====== Record excerpts ======
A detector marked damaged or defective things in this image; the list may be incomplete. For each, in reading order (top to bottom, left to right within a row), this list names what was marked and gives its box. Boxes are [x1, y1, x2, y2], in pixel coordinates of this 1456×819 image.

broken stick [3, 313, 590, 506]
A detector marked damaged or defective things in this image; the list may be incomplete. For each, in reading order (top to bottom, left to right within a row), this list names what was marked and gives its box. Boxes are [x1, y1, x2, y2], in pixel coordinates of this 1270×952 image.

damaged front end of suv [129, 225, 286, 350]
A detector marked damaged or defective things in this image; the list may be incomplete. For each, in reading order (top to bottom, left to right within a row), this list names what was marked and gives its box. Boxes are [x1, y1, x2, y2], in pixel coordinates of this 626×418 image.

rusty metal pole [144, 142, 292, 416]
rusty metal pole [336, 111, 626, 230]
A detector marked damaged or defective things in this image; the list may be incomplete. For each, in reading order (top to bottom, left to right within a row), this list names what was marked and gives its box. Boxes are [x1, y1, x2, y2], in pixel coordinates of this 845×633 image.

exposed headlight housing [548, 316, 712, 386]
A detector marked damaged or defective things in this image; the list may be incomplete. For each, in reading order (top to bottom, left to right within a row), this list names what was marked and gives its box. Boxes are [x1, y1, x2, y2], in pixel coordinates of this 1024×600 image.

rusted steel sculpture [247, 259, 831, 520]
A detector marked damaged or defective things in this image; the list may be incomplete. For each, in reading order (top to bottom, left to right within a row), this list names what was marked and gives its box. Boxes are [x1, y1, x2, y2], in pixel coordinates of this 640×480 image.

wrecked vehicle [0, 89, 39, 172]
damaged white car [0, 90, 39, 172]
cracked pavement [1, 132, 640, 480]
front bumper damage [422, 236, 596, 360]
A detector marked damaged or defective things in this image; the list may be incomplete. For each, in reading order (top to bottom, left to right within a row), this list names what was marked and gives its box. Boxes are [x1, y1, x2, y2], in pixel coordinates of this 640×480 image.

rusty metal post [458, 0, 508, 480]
======
Written exercise: Put every line of the data above into a JSON list of strings, one string per line, and leave out the blank lines.

Task result:
[
  "A detector marked damaged or defective things in this image; the list may be incomplete. For each, in reading order (top to bottom, left to right within a row), this list names what was marked and gives its box. Boxes are [x1, y1, x2, y2], in pixel coordinates of this 1456×819 image.",
  "broken stick [3, 313, 590, 506]",
  "A detector marked damaged or defective things in this image; the list may be incomplete. For each, in reading order (top to bottom, left to right within a row), this list names what was marked and gives its box. Boxes are [x1, y1, x2, y2], in pixel coordinates of this 1270×952 image.",
  "damaged front end of suv [129, 225, 286, 350]",
  "A detector marked damaged or defective things in this image; the list may be incomplete. For each, in reading order (top to bottom, left to right within a row), this list names what was marked and gives its box. Boxes are [x1, y1, x2, y2], in pixel coordinates of this 626×418 image.",
  "rusty metal pole [144, 142, 292, 416]",
  "rusty metal pole [336, 111, 626, 230]",
  "A detector marked damaged or defective things in this image; the list may be incomplete. For each, in reading order (top to bottom, left to right within a row), this list names what was marked and gives its box. Boxes are [x1, y1, x2, y2], in pixel coordinates of this 845×633 image.",
  "exposed headlight housing [548, 316, 712, 386]",
  "A detector marked damaged or defective things in this image; the list may be incomplete. For each, in reading order (top to bottom, left to right within a row), this list names what was marked and gives its box. Boxes are [x1, y1, x2, y2], in pixel coordinates of this 1024×600 image.",
  "rusted steel sculpture [247, 259, 831, 520]",
  "A detector marked damaged or defective things in this image; the list may be incomplete. For each, in reading order (top to bottom, left to right within a row), this list names what was marked and gives its box. Boxes are [x1, y1, x2, y2], in pixel coordinates of this 640×480 image.",
  "wrecked vehicle [0, 89, 39, 172]",
  "damaged white car [0, 90, 39, 172]",
  "cracked pavement [1, 132, 640, 480]",
  "front bumper damage [422, 236, 596, 360]",
  "A detector marked damaged or defective things in this image; the list may be incomplete. For each, in reading order (top to bottom, left to right within a row), this list names what was marked and gives its box. Boxes are [x1, y1, x2, y2], in pixel coordinates of this 640×480 image.",
  "rusty metal post [458, 0, 508, 480]"
]